* **Challenge A**
Print the passage from "The Center of Pauline Theology -- By: Don" to "Author: Don N. Howell, Jr." in the article on the center of Pauline theology below, word for word.

* **Source**
○ ○ ○

The Center of Pauline Theology -- By: Don N. Howell, Jr.
Journal: Bibliotheca Sacra
Volume: BSAC 151:601 (Jan 1994)
Article: The Center of Pauline Theology
Author: Don N. Howell, Jr.
BSac 151:601 (Jan 94) p. 50
The Center of Pauline Theology
[Don N. Howell, Jr., is Associate Professor of New Testament, Japan Bible Seminary, Tokyo, Japan.]
The quest for the “center” or integrating truth for the whole of Pauline thought has produced a picture far from uniform.1 The common feature of most attempts at integrating Pauline thought is their reference point in either soteriology or Christology. In the soteriological domain the arguments have tended to polarize around juridical versus participationist concepts of redemption encountered in Paul. Advocacy for the traditional center of justification by faith (the juridical view) runs from Luther to modern Lutheran and Reformed theologians.2 Focus on the believer’s incorporation into Christ (the participationist view) gained its greatest impulse from Schweitzer and continues in its modern form with Sanders.3 The justification-participation debate, then, provides an arena in which to evaluate the feasibility of a soteriological center for Pauline theology.

○ ○ ○

* **Listing**
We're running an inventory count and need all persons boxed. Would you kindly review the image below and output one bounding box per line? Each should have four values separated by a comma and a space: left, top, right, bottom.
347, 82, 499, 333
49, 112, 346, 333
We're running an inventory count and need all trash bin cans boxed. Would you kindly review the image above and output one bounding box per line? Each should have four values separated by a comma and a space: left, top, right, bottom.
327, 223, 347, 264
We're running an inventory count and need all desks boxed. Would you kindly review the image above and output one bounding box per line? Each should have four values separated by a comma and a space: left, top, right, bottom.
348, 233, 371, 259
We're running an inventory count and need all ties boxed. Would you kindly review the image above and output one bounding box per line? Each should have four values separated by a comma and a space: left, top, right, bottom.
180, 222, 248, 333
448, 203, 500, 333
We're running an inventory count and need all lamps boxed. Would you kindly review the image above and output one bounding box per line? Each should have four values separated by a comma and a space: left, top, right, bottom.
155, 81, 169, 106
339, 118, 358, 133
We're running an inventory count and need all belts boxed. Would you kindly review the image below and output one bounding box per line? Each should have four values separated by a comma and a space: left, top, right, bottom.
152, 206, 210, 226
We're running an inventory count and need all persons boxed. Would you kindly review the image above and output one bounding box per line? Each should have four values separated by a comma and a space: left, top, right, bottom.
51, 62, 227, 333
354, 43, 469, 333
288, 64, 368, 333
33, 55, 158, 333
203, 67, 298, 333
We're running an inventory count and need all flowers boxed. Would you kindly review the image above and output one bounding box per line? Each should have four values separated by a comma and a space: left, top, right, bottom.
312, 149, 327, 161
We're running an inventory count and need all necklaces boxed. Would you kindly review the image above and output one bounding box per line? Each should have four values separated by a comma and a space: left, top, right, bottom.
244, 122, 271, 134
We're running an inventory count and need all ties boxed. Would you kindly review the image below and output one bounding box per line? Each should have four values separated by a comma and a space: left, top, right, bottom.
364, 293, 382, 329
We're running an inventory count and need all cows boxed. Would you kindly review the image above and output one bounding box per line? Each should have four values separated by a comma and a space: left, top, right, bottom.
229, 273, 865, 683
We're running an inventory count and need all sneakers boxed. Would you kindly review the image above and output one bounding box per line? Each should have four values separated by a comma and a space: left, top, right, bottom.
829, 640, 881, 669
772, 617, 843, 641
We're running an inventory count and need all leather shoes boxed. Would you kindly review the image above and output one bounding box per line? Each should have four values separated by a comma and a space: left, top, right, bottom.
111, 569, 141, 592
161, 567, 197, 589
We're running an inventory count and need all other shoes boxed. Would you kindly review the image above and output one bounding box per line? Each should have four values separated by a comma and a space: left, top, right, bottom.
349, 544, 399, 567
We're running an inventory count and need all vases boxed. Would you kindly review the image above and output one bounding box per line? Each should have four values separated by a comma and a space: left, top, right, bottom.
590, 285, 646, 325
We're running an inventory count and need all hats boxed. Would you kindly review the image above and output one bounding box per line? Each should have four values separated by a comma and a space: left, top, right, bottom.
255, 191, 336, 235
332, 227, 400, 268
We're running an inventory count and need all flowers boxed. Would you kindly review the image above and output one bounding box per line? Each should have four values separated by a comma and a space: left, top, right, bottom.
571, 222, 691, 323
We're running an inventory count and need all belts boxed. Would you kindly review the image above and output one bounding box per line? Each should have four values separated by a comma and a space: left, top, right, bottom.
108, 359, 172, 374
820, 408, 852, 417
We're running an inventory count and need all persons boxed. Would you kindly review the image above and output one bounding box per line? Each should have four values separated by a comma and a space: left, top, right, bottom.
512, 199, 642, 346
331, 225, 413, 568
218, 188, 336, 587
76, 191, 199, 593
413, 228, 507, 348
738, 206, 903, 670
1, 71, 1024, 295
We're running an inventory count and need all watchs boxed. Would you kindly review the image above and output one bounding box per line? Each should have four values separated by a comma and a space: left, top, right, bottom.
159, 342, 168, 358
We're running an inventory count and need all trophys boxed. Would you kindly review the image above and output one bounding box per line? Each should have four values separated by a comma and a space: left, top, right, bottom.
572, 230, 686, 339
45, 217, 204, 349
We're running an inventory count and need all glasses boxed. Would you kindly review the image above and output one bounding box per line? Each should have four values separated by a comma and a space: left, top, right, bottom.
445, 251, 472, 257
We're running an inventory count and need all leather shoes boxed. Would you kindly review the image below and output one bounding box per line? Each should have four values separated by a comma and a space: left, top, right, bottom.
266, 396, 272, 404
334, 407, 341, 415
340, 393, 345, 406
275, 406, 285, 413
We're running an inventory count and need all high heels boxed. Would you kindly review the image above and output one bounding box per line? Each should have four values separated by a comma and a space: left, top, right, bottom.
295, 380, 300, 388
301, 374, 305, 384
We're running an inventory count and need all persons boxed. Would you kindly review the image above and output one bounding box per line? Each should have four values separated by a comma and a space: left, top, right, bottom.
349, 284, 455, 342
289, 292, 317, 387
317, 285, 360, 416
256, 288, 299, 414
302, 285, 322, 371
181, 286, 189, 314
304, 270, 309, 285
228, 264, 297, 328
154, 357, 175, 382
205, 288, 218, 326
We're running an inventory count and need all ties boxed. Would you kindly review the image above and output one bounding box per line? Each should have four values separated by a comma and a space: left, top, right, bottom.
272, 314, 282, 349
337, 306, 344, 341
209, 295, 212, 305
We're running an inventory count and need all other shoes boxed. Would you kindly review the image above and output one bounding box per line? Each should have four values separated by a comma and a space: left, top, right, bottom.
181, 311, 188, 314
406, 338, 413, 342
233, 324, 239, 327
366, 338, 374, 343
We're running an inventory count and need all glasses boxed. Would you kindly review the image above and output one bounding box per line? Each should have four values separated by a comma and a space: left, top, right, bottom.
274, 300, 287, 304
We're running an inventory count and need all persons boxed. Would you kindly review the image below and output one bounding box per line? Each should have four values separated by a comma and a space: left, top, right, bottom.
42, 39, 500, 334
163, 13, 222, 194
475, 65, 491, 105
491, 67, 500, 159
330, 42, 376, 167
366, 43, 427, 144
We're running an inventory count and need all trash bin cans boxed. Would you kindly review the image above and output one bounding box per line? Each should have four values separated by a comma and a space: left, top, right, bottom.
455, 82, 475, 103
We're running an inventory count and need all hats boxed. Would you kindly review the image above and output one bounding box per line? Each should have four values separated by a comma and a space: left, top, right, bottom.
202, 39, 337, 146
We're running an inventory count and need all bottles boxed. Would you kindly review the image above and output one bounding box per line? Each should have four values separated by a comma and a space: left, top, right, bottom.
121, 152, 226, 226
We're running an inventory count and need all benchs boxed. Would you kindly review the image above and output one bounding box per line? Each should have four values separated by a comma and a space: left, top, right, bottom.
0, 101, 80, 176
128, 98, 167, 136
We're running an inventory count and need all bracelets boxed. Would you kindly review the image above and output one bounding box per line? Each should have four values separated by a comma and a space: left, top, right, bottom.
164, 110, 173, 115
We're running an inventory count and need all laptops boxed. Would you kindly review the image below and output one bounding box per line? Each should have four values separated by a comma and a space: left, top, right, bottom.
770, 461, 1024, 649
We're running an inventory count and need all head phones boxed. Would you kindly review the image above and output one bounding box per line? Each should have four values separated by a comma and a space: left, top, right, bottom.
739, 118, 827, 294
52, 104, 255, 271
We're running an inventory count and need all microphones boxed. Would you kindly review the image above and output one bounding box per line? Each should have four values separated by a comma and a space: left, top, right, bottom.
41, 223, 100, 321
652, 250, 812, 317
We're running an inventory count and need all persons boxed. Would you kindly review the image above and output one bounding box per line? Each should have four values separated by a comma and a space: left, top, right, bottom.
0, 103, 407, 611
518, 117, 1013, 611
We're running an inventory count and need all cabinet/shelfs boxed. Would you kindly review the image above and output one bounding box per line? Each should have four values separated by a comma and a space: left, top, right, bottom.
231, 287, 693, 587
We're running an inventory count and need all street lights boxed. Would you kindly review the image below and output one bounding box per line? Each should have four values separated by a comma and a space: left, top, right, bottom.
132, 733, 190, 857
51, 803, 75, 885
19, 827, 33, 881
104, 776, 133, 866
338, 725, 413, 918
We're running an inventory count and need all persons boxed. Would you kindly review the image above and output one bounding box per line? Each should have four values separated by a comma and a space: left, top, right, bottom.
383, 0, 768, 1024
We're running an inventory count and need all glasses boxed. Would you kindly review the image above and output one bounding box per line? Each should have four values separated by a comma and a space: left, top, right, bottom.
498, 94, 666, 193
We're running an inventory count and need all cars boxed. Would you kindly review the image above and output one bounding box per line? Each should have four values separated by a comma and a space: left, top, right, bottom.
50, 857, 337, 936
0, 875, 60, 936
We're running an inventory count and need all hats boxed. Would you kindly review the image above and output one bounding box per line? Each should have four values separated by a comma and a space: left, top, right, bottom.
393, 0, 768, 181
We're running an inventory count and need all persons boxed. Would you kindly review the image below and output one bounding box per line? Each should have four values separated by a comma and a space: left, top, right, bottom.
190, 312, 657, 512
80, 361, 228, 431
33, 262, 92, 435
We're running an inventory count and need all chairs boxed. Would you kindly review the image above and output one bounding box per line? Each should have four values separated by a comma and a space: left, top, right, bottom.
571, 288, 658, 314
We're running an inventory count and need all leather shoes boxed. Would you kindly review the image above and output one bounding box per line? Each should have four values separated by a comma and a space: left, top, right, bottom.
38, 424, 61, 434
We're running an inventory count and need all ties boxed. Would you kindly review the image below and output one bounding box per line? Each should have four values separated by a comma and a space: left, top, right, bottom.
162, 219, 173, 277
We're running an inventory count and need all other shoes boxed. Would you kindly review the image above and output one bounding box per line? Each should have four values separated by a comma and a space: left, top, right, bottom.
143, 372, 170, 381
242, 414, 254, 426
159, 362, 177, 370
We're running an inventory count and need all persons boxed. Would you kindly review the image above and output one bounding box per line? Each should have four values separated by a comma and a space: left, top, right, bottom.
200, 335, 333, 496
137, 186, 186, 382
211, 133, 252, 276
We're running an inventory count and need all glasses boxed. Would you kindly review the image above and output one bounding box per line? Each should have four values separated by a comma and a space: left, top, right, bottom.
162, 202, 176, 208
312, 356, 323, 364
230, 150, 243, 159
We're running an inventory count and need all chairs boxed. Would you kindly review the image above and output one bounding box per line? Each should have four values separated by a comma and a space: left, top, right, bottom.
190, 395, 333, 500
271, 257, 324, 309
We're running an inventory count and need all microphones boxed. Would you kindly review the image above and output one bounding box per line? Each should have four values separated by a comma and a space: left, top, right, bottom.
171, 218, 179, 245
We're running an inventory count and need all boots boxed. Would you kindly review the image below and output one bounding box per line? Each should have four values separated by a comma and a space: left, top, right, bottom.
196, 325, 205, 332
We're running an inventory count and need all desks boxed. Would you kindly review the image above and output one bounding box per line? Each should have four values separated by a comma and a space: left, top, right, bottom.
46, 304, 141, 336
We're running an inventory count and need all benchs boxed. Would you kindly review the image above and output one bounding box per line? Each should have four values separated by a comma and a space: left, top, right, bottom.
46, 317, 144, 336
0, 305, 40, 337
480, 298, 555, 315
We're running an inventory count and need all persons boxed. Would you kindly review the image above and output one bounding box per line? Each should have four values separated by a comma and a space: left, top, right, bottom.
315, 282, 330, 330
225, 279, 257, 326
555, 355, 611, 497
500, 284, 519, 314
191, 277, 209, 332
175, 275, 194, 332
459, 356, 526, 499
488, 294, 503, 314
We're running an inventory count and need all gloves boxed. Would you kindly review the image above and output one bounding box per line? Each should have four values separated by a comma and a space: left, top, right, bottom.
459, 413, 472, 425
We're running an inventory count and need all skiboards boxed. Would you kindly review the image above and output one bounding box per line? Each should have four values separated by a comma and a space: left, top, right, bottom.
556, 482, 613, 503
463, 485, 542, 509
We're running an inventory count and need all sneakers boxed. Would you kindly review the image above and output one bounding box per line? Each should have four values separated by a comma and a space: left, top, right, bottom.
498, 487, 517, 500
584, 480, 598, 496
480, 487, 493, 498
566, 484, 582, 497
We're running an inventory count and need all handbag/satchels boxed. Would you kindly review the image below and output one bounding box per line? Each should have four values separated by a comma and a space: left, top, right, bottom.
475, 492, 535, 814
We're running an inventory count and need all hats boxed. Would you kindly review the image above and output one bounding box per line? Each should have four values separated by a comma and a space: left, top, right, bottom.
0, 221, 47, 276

○ ○ ○

* **Challenge B**
Output the lines of the entries above verbatim, from the first line of the entries through the line with "339, 118, 358, 133".

* **Reply A**
The Center of Pauline Theology -- By: Don N. Howell, Jr.
Journal: Bibliotheca Sacra
Volume: BSAC 151:601 (Jan 1994)
Article: The Center of Pauline Theology
Author: Don N. Howell, Jr.

* **Reply B**
We're running an inventory count and need all persons boxed. Would you kindly review the image below and output one bounding box per line? Each should have four values separated by a comma and a space: left, top, right, bottom.
347, 82, 499, 333
49, 112, 346, 333
We're running an inventory count and need all trash bin cans boxed. Would you kindly review the image above and output one bounding box per line? Each should have four values separated by a comma and a space: left, top, right, bottom.
327, 223, 347, 264
We're running an inventory count and need all desks boxed. Would you kindly review the image above and output one bounding box per line? Each should have four values separated by a comma and a space: left, top, right, bottom.
348, 233, 371, 259
We're running an inventory count and need all ties boxed. Would you kindly review the image above and output one bounding box per line? Each should have four values separated by a comma and a space: left, top, right, bottom.
180, 222, 248, 333
448, 203, 500, 333
We're running an inventory count and need all lamps boxed. Would you kindly review the image above and output one bounding box per line? Each should have four values separated by a comma and a space: left, top, right, bottom.
155, 81, 169, 106
339, 118, 358, 133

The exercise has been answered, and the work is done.